Quite apart from the tonal recognition that this scheme involves: tonic, dominant, subdominant, octaves and so on, and one could interpret these in the way of western music, and quite apart from the rhythm of the recitation that the sublinear imply, there is much to learn from her experiments - even if they are wrong!

What can we learn: That verses existed before they were numbered. These signs are not 'late'. They would be if they were added in the 8th century CE, but no one knows exactly where they came from. For 1000 years, they have been explained as punctuation. Where is Victor Borge when we need him?

They are incomprehensible when explained as conjunctive and disjunctive. They need no explanation when sung as music. And they do the job of punctuation much better as music.

They divide the text with great aptitude. When there is no 'major disjunction' - no atenach, we read the verse differently. It is rare, it is without a rest point. It is obvious in the music.

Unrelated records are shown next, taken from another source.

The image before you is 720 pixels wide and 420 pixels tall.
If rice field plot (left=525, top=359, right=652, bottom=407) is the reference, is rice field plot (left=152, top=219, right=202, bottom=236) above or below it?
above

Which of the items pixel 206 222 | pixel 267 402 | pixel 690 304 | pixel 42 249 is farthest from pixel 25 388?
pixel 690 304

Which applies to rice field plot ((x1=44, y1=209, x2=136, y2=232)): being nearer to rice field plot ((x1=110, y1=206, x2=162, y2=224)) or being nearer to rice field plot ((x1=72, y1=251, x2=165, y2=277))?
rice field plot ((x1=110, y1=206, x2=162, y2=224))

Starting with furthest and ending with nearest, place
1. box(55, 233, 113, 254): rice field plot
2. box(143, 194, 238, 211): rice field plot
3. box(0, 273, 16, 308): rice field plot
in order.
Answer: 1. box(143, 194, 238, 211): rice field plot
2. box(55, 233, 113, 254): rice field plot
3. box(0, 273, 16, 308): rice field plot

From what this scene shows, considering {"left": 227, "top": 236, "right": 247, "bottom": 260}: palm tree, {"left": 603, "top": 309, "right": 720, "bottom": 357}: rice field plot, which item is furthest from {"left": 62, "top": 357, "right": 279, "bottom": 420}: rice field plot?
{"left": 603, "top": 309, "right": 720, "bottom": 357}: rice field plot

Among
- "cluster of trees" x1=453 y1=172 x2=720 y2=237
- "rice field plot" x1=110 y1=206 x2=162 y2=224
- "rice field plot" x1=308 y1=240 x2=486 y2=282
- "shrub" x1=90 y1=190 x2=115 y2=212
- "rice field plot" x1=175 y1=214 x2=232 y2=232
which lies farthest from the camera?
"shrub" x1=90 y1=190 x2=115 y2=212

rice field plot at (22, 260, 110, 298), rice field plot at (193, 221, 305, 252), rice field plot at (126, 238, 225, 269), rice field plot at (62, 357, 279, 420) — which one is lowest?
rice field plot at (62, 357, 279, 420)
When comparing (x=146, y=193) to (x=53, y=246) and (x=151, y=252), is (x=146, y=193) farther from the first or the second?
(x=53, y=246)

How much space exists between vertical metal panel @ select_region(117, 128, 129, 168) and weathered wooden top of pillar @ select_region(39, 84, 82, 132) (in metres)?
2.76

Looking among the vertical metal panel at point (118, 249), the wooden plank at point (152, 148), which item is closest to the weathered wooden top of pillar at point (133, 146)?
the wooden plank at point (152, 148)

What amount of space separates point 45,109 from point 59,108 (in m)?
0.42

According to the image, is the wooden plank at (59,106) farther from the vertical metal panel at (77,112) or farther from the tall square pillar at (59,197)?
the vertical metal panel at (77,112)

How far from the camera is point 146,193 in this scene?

So verse 2 of Psalm 1 - there is no rest for one who mutters Torah. It is day and night for him, whatever befall.
So this verse stands out as one of a few in a thousand where the thought of the verse is one and should be read as one without pause. So maybe the major disjunction is good sense. But the music is better sense since it reveals all 24 signs. And one can still breathe even if only at a secondary cadence.

That she discovered such cadences reveals the workings of the te-amim like no other system. There could be other systems, but I have not seen them and what I have heard in synagogues - admittedly a limited experience since I don't often attend, is nothing like as clarifying to the cantillation as the music she has revealed.

Can you do this work with 'oriental' music? I expect you can - but let it be done. And let's see what the history of the signs really is.